Myocyte-Specific M-CAT and MEF-1 Elements Regulate G-Protein Gamma 3 Gene (γ 3 ) Expression in Cardiac Myocytes

Little is known regarding the mechanisms that control the expression of G-protein α, β, and γ subtypes. We have previously shown that the G-protein γ ₃ gene is expressed in the heart, brain, lung, spleen, kidney, muscle, and testis in mice. We have also reported that the G-protein γ ₃ subunit is expressed in rat cardiac myocytes, but not in cardiac fibroblasts. Other studies have shown that the γ ₃ subunit couples to the angiotensin A1A receptor in portal vein myocytes, and has been shown to mediate β-adrenergic desensitization in cardiac myocytes treated with atorvastatin. In the present study, we evaluated G-protein γ ₃ promoter-luciferase reporter constructs in primary myocytes to identify key regulatory promoter regions. We identified two important regions of the promoter (upstream promoter region [UPR] and downstream promoter region [DPR]), which are required for expression in cardiac myocytes.

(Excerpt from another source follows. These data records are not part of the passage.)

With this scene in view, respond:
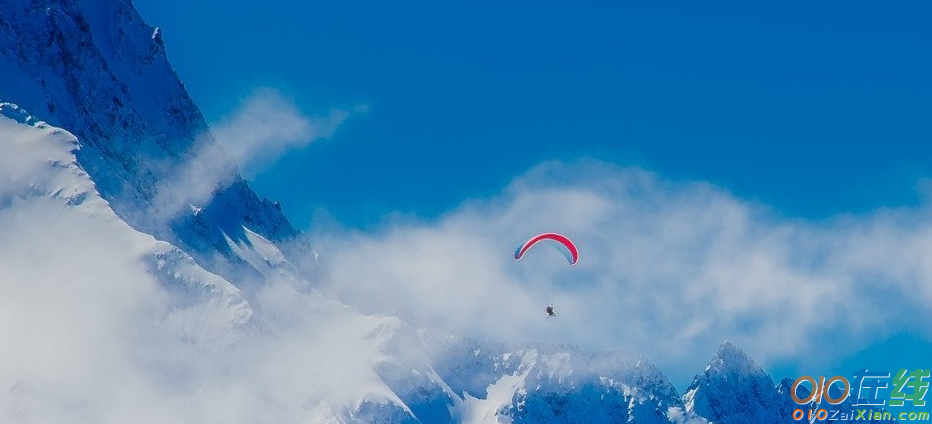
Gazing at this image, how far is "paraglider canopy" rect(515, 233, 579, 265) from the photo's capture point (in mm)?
97875

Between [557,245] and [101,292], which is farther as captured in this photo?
[101,292]

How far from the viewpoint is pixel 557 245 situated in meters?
99.6

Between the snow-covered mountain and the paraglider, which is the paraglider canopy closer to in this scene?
the paraglider

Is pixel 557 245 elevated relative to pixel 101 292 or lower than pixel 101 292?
lower

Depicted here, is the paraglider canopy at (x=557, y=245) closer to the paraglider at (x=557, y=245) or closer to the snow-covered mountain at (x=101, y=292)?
the paraglider at (x=557, y=245)

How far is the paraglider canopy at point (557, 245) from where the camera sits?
321 feet

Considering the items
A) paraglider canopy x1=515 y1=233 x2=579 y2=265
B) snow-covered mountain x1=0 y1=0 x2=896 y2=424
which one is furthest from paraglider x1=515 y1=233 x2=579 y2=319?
snow-covered mountain x1=0 y1=0 x2=896 y2=424

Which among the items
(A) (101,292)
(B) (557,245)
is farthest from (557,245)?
(A) (101,292)

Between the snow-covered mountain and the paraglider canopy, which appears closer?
the paraglider canopy

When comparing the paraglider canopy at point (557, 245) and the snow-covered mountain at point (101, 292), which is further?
the snow-covered mountain at point (101, 292)

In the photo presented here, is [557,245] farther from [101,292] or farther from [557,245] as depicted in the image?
[101,292]

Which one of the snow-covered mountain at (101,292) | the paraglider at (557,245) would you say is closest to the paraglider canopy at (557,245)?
the paraglider at (557,245)

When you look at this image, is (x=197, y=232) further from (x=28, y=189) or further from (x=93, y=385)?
(x=93, y=385)

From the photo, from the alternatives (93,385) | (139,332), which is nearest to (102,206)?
(139,332)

We observed that removal of 48 bp in the UPR diminished gene transcription by 75%, and that the UPR contains consensus elements for myocyte-specific M-CAT and myocyte enhancer factor 1 (MEF-1) elements. The UPR and DPR share transcription factor elements for myocyte-specific M-CAT element. We observed that cardiac myocyte proteins bind to γ ₃ oligonucleotides containing transcription factor elements for myocyte-specific M-CAT and MEF-1. Myocyte-specific M-CAT proteins were supershifted with transcriptional enhancer factor-1 (TEF-1) antibodies binding to the γ ₃ M-CAT element, which is in agreement with reports showing that the M-CAT element binds the TEF-1 family of transcription factors. The 150 bp DPR contains three M-CAT elements, an INR element, an upstream stimulatory factor 1 element, and the transcription start site. We have shown that myocyte γ ₃ gene expression is regulated by myocyte-specific M-CAT and MEF-1 elements.